I'm not even kidding when I say I'm way more invested in the well-being of characters in Slice-of-Life stories than I am in Luke Skywalker's.

The trick is that the story has to weave in candid, natural ways for the cast to express themselves. Create some space to stretch out in.

And this show can barely do much of that.

In KEY's first work, Kanon, the main conflict of the anime's third episode is deliberating on the best way to help an uncooperative – albeit amnesiac – runaway teen, and finding no perfect answers.

In The Day I Became A God, the main conflict of episode three is a loud, harebrained scheme to revive a failing restaurant over a long weekend, more or less successfully enabled by a hyperactive child's keen divination.

As you might imagine, one feels somewhat more organic than the other.

It's a needle that's hard to thread, sure. But The Day I Became A God constantly leaps from five feet off one side of it to six past the other. As much as nonstop melodrama feels manufactured, cartoonish hijinks doesn't give you much of a foothold.

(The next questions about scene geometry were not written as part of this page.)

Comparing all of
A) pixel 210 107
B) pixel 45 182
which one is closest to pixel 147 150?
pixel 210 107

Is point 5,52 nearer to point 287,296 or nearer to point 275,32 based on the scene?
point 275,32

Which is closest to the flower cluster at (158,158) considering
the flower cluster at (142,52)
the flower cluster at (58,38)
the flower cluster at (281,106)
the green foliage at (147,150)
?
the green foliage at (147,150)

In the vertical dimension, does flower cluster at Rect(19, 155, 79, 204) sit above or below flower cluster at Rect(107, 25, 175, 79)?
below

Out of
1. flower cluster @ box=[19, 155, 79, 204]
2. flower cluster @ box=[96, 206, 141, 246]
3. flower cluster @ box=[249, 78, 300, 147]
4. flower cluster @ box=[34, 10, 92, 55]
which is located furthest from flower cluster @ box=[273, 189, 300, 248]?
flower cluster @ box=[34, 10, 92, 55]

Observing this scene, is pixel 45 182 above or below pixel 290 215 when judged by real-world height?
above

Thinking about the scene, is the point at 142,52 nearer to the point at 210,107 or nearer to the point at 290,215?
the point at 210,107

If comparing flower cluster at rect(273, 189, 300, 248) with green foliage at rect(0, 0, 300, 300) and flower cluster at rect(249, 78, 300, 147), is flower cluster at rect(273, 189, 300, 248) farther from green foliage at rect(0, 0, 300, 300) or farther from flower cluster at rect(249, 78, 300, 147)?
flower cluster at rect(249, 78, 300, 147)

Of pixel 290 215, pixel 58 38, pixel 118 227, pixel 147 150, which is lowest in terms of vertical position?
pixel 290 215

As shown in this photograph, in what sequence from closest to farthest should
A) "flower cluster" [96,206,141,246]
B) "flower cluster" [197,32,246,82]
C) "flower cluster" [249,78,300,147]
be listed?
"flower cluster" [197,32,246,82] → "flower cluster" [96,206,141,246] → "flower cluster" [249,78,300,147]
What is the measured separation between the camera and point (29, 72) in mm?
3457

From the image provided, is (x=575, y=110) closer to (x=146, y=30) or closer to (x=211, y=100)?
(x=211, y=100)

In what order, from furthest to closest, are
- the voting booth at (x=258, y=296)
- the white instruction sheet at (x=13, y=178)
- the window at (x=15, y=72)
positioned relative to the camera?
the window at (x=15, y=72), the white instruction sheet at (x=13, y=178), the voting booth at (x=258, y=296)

Is it still worth my time to sit through that?

I'd still like to think so.

With the last two episodes left to go, I have to hope so.

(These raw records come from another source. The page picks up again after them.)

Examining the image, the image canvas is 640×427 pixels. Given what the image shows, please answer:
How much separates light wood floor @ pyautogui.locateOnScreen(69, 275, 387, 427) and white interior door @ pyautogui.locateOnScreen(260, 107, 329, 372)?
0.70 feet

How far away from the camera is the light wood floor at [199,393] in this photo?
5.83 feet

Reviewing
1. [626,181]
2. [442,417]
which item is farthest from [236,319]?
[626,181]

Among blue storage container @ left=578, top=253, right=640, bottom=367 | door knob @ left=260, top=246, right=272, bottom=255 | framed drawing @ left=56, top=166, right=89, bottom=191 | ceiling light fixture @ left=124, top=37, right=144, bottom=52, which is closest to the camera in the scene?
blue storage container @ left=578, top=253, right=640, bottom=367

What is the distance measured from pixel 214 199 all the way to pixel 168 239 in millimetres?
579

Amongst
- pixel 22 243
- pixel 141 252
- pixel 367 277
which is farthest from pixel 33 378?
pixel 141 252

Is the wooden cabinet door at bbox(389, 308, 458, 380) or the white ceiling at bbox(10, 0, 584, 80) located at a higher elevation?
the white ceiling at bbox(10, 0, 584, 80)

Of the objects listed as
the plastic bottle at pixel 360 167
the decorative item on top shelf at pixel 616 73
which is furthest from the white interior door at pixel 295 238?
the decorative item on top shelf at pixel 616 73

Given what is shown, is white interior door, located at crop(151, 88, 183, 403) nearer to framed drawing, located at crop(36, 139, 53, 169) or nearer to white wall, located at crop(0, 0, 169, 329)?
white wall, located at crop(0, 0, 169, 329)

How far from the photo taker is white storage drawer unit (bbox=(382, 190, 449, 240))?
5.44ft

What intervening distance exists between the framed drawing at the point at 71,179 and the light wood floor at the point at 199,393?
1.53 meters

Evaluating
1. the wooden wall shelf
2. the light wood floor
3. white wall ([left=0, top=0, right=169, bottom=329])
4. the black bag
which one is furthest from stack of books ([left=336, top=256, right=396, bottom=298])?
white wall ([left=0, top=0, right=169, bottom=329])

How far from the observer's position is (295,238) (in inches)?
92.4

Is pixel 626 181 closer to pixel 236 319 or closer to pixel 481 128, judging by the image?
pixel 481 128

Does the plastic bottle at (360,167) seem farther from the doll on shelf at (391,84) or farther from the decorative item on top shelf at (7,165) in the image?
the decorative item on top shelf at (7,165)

Because along the way, this show still shows hints of what I already knew it was set up to do. It finds the time near the middle to finally let its cast breathe for once. They go for lunch, have a spot of cheesy-but-heartfelt self-discovery, and then go off ever-so-slightly changed to hang out the next day.

You know, the messy ebb and flow that real life tends to have.

I just had to spend a third of the darned series getting there, which is a shame for a studio that's been storytelling for over two decades.

Ah, domestic bickering.
<em>In life and in storytelling downtime is valuable<em>

Would I have stuck around without the good will I'd had built up from its predecessors?

Absolutely not.

But I still maintain trust for stories that understand the value of space. That find value in following a character's lunchtime routine, or detailing their latest harmless prank, or letting them play baseball for a spell. And while The Day I Became A God doesn't ever quite get there full-time, its trying-and-failing reinforces just how much I adore shows that do pull it off.

That might not hold true for everyone, sure. “Everyday shenanigans” just isn't a universally-appealing pitch for an episode of television. There's tons of reasons to want more density than that in a story.

But giving a person – even a fictional one – the room to express themselves is a sure way to build empathy toward them. Even if they're abrasive a lot of the time, it still gives you a sense of what makes each one tick.

And that's the kind of core you can really hang a drama on.

Even and especially if it ends up being a bit of a hokey mess.